Aralarında Financial Times, New York Times, BBC, The Guardian, Le Figaro, Le Monde, Rai, Forbes, The Economist gibi ağır topların olduğu yayın organlarının temsilcilerini İstanbul sokaklarında görmek mümkün.
Bienali gezenler arasında New Museum, Tate, Guggenheim Bilbao, Pompidou Kültür Merkezi gibi kurumların üst düzey yöneticilerinin, küratörlerinin , ünlü galerin sahiplerinin de olması İstanbul’un çağdaş sanatın parlayan yıldızı olduğunun kanıtı.
İKSV kaynaklarına göre, İstanbul’a gelen sanatseverlerin sayısı üç binin üzerinde.
Ki bu sayı kuşkusuz ilerleyen günlerde daha da artacak.

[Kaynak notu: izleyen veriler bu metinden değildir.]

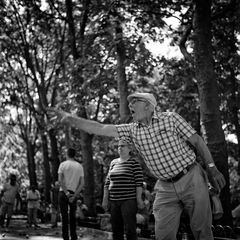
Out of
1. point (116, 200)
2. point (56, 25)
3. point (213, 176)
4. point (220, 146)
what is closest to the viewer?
point (213, 176)

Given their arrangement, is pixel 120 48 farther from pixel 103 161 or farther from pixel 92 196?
pixel 103 161

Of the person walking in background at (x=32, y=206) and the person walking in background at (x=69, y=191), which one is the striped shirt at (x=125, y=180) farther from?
the person walking in background at (x=32, y=206)

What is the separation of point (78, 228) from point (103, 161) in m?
21.2

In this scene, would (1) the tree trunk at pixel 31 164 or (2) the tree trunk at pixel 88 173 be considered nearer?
(2) the tree trunk at pixel 88 173

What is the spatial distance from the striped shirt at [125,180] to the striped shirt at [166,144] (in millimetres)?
2600

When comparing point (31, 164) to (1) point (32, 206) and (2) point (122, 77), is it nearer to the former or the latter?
(1) point (32, 206)

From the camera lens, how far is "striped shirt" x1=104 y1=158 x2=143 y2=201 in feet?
23.9

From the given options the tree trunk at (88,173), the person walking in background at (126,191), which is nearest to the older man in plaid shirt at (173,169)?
the person walking in background at (126,191)

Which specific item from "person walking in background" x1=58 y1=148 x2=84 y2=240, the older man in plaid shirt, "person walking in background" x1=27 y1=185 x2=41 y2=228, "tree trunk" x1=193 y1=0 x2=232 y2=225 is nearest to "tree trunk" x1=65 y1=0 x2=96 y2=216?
"person walking in background" x1=27 y1=185 x2=41 y2=228

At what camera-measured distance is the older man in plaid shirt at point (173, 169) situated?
4504 millimetres

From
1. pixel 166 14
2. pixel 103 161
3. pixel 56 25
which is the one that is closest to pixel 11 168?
pixel 103 161

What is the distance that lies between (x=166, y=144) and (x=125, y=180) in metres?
2.82

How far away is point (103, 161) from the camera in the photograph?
115 feet

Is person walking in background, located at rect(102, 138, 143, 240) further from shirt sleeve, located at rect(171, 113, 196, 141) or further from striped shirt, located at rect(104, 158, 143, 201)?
shirt sleeve, located at rect(171, 113, 196, 141)
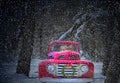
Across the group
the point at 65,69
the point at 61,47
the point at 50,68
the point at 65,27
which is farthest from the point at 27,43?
the point at 65,27

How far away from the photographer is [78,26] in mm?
10984

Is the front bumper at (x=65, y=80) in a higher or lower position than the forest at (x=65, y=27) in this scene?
lower

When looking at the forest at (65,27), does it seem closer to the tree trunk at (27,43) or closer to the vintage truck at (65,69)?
the tree trunk at (27,43)

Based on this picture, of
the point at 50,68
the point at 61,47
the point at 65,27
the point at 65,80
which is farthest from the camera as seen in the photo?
the point at 65,27

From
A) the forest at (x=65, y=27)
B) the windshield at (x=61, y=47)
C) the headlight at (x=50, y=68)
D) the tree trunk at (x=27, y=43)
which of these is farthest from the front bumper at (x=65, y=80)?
the tree trunk at (x=27, y=43)

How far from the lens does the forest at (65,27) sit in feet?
29.6

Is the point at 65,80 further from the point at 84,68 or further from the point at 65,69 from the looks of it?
the point at 84,68

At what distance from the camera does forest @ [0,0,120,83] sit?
355 inches

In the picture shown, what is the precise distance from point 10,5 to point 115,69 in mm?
15951

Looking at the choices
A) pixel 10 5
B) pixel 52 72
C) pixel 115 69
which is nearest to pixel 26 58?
pixel 52 72

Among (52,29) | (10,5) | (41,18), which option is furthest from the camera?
(52,29)

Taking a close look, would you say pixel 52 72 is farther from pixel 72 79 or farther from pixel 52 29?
pixel 52 29

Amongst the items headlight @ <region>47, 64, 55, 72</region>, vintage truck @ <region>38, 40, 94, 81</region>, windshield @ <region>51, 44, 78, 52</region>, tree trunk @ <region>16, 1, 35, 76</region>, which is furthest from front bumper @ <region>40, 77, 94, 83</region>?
tree trunk @ <region>16, 1, 35, 76</region>

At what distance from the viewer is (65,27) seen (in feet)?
96.7
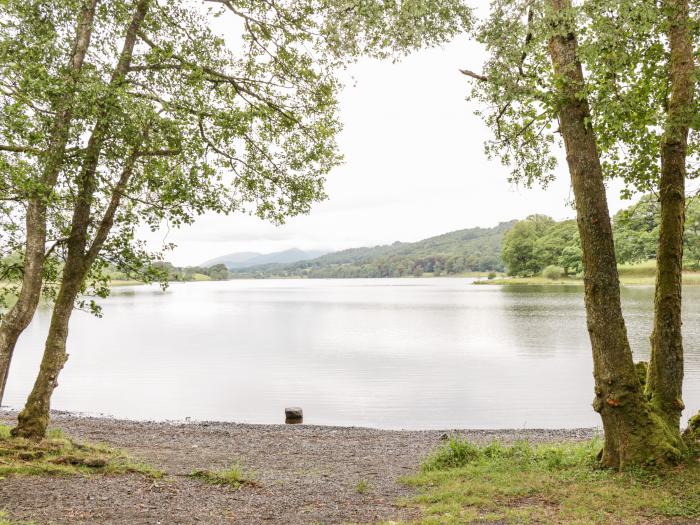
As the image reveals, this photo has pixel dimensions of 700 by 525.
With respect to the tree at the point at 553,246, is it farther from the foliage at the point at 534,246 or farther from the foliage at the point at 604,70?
the foliage at the point at 604,70

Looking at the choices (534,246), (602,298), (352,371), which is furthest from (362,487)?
(534,246)

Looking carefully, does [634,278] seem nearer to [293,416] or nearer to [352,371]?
[352,371]

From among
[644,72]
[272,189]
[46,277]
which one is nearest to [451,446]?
[272,189]

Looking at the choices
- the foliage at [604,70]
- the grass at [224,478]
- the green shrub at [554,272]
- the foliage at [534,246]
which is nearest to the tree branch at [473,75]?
the foliage at [604,70]

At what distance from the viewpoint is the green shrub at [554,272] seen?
128000 mm

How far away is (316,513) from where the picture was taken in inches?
282

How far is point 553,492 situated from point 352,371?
23.1m

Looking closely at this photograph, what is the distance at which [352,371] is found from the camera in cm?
3000

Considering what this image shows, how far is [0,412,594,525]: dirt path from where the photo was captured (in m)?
6.79

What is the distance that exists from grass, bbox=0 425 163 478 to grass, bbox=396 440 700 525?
503cm

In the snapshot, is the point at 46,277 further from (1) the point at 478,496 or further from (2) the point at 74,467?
(1) the point at 478,496

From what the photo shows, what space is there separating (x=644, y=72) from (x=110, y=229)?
10573 mm

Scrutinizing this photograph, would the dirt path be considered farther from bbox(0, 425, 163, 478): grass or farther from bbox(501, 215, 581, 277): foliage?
bbox(501, 215, 581, 277): foliage

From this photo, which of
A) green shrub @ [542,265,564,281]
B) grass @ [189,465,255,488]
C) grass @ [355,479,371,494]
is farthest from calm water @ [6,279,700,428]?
green shrub @ [542,265,564,281]
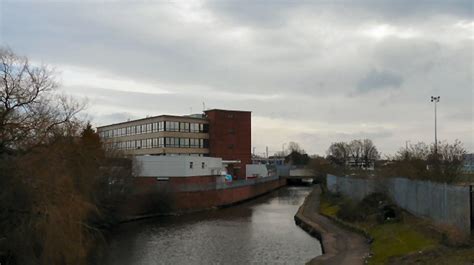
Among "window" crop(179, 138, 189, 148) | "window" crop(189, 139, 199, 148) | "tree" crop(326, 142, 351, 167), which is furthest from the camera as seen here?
"tree" crop(326, 142, 351, 167)

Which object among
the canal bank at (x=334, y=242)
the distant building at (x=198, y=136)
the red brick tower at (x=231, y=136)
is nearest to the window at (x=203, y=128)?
the distant building at (x=198, y=136)

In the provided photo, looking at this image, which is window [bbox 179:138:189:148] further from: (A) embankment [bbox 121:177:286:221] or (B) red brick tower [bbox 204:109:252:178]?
(A) embankment [bbox 121:177:286:221]

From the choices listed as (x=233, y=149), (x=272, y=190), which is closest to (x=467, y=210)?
(x=233, y=149)

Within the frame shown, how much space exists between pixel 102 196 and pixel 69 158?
68.0ft

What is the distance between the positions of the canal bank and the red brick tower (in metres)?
51.3

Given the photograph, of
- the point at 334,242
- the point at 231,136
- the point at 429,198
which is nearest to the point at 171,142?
the point at 231,136

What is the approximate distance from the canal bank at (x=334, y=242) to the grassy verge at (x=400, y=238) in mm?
854

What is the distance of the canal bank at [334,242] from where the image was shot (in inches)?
1105

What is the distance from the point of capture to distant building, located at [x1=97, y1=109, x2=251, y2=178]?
9674 cm

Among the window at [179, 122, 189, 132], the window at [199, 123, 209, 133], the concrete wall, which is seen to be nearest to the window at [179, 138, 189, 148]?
the window at [179, 122, 189, 132]

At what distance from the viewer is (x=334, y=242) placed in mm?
34469

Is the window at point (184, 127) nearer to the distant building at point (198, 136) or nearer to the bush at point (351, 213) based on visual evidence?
the distant building at point (198, 136)

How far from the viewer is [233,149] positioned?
104 meters

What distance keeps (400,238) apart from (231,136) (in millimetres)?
75871
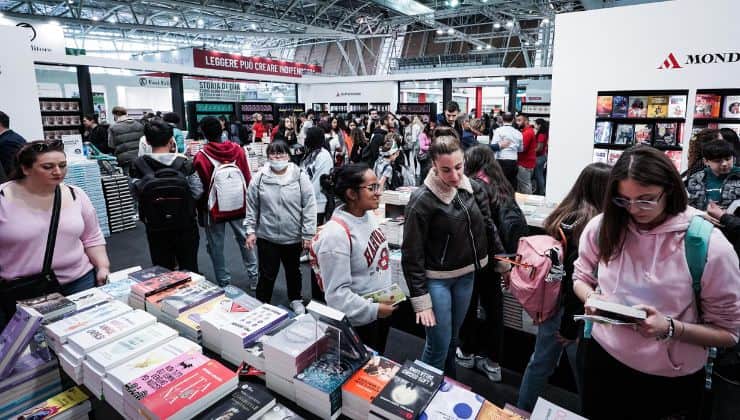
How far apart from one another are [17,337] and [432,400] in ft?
4.45

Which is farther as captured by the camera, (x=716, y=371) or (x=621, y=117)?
(x=621, y=117)

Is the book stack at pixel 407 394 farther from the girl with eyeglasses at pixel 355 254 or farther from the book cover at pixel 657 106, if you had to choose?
the book cover at pixel 657 106

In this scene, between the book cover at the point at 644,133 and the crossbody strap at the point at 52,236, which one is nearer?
the crossbody strap at the point at 52,236

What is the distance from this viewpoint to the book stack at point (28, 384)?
4.73 ft

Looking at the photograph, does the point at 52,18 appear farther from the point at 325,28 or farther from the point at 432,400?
the point at 432,400

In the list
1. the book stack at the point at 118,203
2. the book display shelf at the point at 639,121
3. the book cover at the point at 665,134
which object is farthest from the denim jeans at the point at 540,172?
the book stack at the point at 118,203

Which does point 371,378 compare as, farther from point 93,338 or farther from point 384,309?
point 93,338

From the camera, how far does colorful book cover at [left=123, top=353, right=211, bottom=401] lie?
4.14ft

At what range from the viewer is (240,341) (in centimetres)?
152

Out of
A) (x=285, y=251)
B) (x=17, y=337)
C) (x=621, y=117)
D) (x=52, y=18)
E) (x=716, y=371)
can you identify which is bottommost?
(x=716, y=371)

Bienalin bir eseri Büyükada’da Mizzi Köşk’ünde
Paralel etkinlikler ise yüzün üzerinde.
İstanbul Modern’deki Canan Tolon Sergisi, Borusan Contemporary’de “Söylenir ve Yarım Kalır Bütün Aşklar”, Arter’deki yedi sergi, Salt’ta Nur Koçak, Yapı Kredi Kültür Sanat’ta Halil Altındere ve hepsini teker teker sayamayacağım sayısız galerideki sergiler bunların arasında.
Sergilerin yanı sıra paralel etkinliklere söyleşiler, konserler, workshop’lar, radyo programları dahil.
Ömer Koç’un özel koleksiyonu bienal kapsamında Abdülmecid Efendi Köşkü’nde gezilebilir.
Canan Tolon’un açılışında soldan sağa Levent Çalıkoğlu, Canan Tolon, Oya Eczacıbaşı ve Eczacıbaşı Ceo’su Atalay Gümrah
İSTANBUL MODERN’DE CANAN TOLON’UN SEN SÖYLE SERGİSİ
BİENAL öncesi kapılarını ilk açan yan etkinliklerinden biri İstanbul Modern’deki Canan Tolon Sergisi.
Açılışında sanatçı ve İstanbul Modern Genel Direktörü, küratör Levent Çalıkoğlu ile gezme fırsatını bulduğumuz serginin başlığı “Sen Söyle”.
Yaşamını İstanbul ve Los Angeles’te sürdüren, British Museum gibi dünyanın önde gelen müzelerinde eserleri olan Canan Tolon, Çalıkoğlu’nun dediği gibi çağımızın en ilginç sanatçılarından biri.
Türkiye’nin dünya çapında bir sanatçısı kuşkusuz.
“Sen Söyle” Sergisinde, mimarlık eğitimi almış olan Tolon çoğunlukla karşı karşıya gelen doğa ve mimarlığı kendi kurgusuna göre kimi zaman buluşturuyor, kimi zaman ayrı düşürüyor.
“Sen Söyle” izleyiciyi düşünmeye sevk eden iki sözcük.
Sanatçı bir kenara çekiliyor ve izleyicisinin yorumlarını bekliyor gibi.
Eserlerinde çim, balmumu, kahve telvesi, doğanın mimari öğeler üzerinde tahribatını simgeleyen pası kullanıyor Tolon.